Return only the lines starting at the line that contains "From the items" and ending with the final line of the listing; include both endpoints.

■ MATERIAL FOR THIS EXERCISE ■
● ● ● ●

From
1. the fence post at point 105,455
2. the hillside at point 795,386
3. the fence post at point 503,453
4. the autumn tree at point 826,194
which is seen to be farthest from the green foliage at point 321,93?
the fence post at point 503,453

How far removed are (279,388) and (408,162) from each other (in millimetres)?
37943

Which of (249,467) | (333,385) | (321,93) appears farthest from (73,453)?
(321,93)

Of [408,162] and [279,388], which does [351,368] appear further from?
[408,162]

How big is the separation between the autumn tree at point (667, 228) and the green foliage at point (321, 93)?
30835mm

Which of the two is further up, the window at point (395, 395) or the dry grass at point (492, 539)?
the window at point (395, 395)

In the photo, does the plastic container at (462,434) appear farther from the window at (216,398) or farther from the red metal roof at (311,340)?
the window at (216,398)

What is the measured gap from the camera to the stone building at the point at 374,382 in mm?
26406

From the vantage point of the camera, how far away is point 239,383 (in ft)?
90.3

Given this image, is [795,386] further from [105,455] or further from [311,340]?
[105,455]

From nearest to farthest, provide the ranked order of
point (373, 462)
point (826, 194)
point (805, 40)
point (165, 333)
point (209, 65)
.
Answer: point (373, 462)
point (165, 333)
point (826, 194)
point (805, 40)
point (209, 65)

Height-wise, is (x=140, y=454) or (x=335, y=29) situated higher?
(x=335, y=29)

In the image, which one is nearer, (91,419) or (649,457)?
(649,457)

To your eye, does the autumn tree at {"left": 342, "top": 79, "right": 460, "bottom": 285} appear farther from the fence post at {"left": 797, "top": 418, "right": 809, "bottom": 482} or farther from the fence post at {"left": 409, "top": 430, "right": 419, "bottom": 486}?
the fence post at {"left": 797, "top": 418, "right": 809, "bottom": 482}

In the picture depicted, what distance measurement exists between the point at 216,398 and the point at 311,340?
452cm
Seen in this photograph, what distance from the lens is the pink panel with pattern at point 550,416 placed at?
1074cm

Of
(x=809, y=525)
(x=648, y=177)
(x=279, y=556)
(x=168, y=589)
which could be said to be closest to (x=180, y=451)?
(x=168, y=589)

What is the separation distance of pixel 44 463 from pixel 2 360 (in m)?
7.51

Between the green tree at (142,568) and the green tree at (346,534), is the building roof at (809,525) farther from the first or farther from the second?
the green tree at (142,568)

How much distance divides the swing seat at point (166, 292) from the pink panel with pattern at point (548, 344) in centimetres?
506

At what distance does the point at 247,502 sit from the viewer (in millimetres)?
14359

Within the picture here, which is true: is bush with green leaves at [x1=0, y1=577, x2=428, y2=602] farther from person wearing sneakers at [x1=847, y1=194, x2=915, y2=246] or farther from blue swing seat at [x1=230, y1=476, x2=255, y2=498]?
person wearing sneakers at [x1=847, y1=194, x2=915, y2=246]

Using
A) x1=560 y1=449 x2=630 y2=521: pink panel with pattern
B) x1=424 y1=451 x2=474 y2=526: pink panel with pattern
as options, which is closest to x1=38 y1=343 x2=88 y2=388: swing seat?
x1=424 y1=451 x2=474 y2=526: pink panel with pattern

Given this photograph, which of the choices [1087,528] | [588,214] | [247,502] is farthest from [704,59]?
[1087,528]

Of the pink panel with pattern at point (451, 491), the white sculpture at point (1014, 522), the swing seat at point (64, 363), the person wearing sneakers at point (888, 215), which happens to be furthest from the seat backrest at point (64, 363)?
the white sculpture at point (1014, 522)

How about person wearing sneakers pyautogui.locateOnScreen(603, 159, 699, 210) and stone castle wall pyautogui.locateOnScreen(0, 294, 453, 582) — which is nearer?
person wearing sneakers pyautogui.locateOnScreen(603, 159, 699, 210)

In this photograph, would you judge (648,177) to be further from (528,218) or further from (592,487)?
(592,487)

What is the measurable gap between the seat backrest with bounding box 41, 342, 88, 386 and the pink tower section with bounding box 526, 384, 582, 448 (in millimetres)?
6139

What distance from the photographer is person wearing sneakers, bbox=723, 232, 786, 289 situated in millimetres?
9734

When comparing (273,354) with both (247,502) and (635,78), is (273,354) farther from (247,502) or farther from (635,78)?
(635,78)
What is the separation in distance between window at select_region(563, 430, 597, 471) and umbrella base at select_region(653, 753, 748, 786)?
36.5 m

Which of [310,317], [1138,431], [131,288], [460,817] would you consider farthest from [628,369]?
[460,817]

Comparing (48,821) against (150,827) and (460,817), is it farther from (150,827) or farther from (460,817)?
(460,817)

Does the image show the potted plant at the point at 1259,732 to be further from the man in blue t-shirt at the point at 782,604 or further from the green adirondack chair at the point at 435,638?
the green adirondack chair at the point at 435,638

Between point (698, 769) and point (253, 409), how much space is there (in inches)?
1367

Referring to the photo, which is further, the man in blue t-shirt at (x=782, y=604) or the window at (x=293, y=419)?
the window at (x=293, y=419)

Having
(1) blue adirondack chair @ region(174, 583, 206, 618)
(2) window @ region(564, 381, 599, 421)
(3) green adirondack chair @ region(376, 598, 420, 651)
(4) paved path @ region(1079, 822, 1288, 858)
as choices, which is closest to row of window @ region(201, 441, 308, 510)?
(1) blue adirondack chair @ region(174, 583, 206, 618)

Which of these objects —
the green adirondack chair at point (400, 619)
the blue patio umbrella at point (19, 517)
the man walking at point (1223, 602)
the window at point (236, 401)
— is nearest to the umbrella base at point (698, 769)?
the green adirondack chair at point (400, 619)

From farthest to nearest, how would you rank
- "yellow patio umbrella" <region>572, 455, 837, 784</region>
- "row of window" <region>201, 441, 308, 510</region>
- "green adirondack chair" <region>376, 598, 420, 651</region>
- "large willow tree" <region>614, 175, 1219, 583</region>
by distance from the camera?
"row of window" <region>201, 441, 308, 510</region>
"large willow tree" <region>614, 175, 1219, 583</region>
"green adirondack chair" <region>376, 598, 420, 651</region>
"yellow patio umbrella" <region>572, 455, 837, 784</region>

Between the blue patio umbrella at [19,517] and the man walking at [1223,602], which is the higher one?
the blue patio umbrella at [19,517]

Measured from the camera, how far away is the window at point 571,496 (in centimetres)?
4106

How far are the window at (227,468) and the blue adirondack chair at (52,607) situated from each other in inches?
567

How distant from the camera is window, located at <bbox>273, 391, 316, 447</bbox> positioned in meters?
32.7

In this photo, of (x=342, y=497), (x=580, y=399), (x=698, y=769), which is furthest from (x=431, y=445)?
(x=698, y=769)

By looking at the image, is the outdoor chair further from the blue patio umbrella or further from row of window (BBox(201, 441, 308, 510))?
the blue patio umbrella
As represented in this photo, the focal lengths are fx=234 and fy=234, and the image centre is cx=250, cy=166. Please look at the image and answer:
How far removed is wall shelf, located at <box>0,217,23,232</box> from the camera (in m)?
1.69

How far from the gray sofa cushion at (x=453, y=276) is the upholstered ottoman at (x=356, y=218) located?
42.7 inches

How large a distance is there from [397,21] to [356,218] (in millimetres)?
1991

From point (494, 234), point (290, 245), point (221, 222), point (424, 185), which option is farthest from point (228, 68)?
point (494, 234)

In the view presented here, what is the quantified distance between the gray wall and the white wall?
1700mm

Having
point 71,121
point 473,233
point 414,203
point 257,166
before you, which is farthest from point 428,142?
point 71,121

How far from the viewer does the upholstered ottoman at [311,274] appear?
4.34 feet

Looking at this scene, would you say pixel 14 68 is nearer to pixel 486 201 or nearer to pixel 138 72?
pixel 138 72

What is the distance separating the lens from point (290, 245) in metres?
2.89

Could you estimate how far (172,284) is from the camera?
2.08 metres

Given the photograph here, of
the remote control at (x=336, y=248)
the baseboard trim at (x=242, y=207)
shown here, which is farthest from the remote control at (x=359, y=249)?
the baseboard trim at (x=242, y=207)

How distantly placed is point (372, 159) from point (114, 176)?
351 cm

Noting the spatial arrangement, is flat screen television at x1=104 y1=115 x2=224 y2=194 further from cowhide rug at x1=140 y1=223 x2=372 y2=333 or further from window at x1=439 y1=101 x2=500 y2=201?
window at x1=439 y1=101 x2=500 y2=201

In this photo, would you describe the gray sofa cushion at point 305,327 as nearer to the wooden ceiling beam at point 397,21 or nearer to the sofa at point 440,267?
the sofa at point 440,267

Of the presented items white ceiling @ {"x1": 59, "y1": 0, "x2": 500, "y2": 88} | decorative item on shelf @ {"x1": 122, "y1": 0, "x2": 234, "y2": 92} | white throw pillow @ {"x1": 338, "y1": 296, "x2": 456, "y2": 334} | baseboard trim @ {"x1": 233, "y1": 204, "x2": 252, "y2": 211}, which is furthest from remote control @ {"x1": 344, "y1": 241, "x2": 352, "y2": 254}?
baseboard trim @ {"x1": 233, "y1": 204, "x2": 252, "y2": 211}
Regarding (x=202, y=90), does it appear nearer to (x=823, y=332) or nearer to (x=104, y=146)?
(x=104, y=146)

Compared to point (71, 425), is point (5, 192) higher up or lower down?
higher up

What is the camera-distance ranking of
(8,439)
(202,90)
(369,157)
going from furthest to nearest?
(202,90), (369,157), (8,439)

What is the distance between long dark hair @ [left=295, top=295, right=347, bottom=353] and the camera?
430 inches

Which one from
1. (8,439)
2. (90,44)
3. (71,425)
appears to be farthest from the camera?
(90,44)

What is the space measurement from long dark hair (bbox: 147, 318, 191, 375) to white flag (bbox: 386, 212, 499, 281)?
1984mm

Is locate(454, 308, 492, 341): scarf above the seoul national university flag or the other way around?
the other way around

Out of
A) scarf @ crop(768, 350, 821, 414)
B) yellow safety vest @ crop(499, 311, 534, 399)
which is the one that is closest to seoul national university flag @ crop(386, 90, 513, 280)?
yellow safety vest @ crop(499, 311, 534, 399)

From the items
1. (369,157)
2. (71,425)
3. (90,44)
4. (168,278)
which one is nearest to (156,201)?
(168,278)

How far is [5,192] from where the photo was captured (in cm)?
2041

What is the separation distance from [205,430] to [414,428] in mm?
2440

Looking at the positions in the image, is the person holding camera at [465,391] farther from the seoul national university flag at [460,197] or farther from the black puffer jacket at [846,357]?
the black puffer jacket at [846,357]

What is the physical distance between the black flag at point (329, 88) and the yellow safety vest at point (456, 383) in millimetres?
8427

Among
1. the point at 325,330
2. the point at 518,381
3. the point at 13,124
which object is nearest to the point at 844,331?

● ● ● ●

■ REPLY ■
From the items
1. (369,157)
2. (71,425)
3. (90,44)
4. (168,278)
which one is nearest to (156,201)?
(168,278)

How far is [5,192] from where the photo was captured (in cm)?
2041

What is the separation distance from [205,430] to [414,428] in mm?
2440

Looking at the positions in the image, is the person holding camera at [465,391] farther from the seoul national university flag at [460,197] or farther from the black puffer jacket at [846,357]?
the black puffer jacket at [846,357]

What is the physical distance between the black flag at point (329, 88) and the yellow safety vest at point (456, 383) in millimetres?
8427

Among
1. the point at 325,330
2. the point at 518,381
3. the point at 13,124
which object is nearest to the point at 844,331?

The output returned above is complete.